I am Tonye V. Odubo. I have a PhD degree in Geography and Environmental Management: Rural Development Planning on November, 2019 from the University of Port Harcourt, Nigeria. I have an MSc degree in Geography and Environmental Management: also from the University of Port Harcourt with a 4.0 CGPA (5-point Grade system). I have a B.Tech degree in Urban and Regional Planning from the Rivers State University of Science and Technology with a 4.31 CGPA and I was the best graduating student of the department (5-point Grade system). My present research interests are: in Land tenure system and access to land; Women in agriculture and household food security; Environmental hazards and rural livelihoods; Maternal mortality and access to healthcare in rural areas.

Fields Of Expertise

Urban and regional planning
Geography and Environmental Management: Development
Geography and Environmental Management: Rural Development Planning


Women in the Niger Delta play a prominent cultural role in agriculture in the region including their contribution to household food security – this despite their limited rights to land and rising seasonal flood levels.


Conservatively, women consist of 60% of agricultural labour in Nigeria. Despite this, women are generally considered as farm help, not farmers. This limits their role in decision-making processes and exposure to economic opportunities that should grow to active participation in the planning processes.


Dr Tonye Odubo’s FAR-LeaF research will investigate Women’s land rights and agricultural development in Bayelsa State.


She says cultural norms in sub-Saharan Africa have long encouraged women to engage in various agricultural activities to provide food for their households. This has never been truer than in Bayelsa State, Nigeria, where farming and providing food for the household is considered the duty of a woman.

Faced with limited access to land, credits, extension services and inputs as well as rising levels of annual floods, environmental degradation, and pests – and in addition to constraints to their reproductive role – most women do not produce enough food for their households and many of these households lack food security.


She aims to study women’s rights to land and agricultural development.

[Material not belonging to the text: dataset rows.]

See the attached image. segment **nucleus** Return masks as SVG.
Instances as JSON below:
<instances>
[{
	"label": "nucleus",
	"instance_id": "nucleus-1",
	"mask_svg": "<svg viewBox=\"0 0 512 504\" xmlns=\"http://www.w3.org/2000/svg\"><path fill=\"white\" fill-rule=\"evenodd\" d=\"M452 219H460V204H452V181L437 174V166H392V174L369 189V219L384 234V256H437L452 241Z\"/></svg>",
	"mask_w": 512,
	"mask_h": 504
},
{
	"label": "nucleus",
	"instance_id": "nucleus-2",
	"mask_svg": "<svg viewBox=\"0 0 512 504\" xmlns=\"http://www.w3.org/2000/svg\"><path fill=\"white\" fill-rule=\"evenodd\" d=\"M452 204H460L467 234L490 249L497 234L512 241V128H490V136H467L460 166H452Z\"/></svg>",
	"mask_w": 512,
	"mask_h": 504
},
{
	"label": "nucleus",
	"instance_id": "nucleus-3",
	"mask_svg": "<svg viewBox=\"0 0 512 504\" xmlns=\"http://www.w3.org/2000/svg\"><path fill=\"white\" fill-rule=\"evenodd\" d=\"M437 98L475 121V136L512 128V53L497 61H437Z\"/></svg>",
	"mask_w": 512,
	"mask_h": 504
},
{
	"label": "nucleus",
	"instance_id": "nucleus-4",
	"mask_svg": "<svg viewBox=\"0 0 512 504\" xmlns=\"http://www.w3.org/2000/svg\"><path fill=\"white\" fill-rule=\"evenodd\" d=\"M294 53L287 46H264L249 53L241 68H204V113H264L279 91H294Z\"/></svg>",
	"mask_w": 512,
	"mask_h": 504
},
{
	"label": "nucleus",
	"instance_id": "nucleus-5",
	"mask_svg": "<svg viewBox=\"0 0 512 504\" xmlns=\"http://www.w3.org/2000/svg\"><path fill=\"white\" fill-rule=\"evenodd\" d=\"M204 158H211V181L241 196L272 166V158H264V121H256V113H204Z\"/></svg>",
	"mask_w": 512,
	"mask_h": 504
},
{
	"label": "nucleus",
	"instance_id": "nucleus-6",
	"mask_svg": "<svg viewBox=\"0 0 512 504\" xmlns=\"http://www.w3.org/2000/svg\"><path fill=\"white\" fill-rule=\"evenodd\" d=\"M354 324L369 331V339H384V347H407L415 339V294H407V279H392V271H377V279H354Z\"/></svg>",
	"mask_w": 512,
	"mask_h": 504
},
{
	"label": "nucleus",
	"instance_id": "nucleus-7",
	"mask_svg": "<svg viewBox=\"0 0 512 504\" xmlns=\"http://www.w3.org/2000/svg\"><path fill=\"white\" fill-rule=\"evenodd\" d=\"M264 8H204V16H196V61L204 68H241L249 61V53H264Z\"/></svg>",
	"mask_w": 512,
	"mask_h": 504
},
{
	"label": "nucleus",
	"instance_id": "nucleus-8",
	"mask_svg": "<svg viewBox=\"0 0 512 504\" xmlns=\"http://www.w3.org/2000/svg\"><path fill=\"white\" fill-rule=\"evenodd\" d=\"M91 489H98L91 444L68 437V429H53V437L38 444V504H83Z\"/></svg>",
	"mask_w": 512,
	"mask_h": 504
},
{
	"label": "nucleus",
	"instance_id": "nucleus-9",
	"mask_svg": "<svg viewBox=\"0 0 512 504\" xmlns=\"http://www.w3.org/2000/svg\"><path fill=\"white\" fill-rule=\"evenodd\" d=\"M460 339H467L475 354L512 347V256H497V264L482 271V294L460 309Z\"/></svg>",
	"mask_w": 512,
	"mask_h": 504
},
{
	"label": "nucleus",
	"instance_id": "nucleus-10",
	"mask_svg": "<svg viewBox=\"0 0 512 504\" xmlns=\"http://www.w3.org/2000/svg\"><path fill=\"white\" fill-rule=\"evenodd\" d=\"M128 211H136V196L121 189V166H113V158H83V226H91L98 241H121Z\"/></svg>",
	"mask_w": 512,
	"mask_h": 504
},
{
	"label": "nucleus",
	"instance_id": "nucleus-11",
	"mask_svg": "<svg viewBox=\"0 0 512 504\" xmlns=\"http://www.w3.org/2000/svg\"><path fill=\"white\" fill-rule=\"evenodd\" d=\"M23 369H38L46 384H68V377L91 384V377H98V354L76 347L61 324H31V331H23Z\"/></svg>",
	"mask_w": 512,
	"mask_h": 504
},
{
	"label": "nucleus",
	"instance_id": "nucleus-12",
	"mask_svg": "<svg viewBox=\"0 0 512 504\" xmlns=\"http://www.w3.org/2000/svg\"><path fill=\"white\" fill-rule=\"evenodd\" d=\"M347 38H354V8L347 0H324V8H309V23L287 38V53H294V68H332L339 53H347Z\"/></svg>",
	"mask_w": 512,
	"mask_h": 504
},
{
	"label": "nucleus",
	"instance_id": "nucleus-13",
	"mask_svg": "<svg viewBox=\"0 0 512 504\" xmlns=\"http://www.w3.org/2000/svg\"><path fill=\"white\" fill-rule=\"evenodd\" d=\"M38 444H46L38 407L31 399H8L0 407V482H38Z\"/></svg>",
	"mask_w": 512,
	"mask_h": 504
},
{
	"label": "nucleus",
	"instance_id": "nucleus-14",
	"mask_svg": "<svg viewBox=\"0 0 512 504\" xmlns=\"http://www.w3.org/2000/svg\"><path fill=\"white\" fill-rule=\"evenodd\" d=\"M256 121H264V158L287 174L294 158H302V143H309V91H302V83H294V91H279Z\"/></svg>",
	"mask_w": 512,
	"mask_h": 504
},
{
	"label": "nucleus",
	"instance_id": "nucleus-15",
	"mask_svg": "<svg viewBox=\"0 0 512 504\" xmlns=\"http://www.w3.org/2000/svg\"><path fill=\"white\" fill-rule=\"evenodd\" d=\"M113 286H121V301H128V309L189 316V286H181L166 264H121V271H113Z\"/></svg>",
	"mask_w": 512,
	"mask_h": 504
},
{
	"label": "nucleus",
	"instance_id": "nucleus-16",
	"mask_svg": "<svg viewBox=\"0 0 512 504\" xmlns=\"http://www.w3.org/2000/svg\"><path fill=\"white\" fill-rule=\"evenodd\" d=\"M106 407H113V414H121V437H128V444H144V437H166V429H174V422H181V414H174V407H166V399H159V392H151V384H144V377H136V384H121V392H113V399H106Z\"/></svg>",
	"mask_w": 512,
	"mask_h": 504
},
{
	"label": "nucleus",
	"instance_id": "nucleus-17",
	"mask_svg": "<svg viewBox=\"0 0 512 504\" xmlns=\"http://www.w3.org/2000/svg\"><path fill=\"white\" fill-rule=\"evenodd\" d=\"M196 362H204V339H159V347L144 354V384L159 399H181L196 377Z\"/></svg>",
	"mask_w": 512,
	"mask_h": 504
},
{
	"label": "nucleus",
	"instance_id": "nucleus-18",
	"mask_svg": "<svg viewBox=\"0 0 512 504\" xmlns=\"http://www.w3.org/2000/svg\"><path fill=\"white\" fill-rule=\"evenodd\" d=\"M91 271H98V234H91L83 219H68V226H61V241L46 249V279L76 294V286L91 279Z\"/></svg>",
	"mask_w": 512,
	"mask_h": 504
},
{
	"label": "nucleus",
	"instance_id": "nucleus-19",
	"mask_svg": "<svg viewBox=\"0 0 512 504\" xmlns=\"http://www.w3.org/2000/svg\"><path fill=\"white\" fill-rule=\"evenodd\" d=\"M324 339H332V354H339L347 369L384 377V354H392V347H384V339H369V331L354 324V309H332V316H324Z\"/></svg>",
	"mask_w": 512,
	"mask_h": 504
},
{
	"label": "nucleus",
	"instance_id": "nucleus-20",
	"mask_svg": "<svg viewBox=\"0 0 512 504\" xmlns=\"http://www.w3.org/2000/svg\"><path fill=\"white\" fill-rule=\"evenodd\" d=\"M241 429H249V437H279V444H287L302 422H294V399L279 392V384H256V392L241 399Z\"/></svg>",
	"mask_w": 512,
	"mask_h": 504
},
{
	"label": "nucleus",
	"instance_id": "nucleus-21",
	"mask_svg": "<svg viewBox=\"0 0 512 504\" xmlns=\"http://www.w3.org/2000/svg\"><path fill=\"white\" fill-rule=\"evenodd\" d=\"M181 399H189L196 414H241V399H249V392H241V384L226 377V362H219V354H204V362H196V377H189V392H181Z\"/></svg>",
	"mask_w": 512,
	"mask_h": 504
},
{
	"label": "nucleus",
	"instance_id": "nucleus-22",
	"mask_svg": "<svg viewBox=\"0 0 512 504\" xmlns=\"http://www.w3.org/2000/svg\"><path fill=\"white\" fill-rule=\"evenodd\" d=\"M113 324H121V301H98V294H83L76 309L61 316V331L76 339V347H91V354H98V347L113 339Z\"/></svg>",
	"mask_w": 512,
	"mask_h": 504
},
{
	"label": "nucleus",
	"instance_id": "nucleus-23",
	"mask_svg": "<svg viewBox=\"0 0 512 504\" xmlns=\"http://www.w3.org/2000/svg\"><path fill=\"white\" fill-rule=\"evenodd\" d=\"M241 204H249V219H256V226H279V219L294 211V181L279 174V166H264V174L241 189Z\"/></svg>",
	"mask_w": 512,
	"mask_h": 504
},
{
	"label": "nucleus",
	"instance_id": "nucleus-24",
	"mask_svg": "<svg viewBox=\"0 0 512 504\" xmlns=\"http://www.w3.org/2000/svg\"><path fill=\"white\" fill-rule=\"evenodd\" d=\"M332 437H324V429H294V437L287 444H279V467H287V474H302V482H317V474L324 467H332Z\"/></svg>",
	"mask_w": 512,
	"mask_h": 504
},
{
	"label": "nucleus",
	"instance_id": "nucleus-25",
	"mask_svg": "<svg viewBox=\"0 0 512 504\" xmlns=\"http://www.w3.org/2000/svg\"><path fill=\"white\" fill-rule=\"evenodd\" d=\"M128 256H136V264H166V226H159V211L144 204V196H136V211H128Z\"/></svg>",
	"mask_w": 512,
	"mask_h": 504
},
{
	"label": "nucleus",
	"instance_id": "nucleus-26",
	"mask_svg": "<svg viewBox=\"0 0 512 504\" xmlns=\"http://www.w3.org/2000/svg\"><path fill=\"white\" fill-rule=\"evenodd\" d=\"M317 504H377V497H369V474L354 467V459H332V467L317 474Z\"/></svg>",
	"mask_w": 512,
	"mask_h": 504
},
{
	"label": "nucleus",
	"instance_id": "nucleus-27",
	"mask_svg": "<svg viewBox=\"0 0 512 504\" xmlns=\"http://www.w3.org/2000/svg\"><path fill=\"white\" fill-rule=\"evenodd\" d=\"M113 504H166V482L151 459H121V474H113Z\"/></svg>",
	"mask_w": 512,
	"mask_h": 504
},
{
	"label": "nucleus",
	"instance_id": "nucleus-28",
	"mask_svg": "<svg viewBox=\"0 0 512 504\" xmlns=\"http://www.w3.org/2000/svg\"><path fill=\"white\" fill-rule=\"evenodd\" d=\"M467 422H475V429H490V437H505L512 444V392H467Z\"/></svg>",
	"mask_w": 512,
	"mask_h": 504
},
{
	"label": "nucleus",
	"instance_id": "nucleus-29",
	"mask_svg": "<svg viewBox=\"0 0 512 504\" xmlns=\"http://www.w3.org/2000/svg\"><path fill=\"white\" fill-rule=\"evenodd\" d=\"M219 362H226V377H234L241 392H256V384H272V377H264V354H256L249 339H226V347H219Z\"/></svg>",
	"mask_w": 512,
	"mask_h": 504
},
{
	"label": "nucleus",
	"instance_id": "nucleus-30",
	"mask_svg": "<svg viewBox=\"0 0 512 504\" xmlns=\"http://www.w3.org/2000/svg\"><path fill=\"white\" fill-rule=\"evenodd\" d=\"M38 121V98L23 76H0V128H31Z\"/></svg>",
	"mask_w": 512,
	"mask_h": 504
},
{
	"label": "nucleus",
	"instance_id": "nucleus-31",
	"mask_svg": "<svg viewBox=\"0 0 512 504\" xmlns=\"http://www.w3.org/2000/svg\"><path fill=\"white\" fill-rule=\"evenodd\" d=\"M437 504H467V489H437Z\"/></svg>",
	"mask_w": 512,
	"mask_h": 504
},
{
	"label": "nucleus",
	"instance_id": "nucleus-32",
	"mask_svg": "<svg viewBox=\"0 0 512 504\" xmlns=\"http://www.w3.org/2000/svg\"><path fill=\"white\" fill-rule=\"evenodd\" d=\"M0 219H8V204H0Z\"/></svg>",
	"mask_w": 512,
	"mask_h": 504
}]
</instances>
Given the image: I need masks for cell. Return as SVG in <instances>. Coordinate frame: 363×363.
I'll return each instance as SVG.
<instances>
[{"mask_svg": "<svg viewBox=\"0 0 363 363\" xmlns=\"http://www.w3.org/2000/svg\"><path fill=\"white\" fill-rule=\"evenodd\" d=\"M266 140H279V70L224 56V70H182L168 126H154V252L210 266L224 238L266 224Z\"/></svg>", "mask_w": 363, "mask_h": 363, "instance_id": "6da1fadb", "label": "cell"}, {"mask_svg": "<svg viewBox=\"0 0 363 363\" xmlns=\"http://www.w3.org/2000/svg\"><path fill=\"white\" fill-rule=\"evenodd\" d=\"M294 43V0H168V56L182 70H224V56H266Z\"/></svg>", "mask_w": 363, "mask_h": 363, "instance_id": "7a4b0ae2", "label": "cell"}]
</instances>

Her objectives include ascertaining the role of women in agriculture, examining women’s land rights, assessing access to land and analyzing household food security.


Primary data will be sourced through administration interview schedules for women farmers in seven local government areas in Bayelsa State.


Recommendations of the study are expected to enable women to be truly heard and considered in development, not just for political correctness but with conscious effort and commitment to the development of agriculture.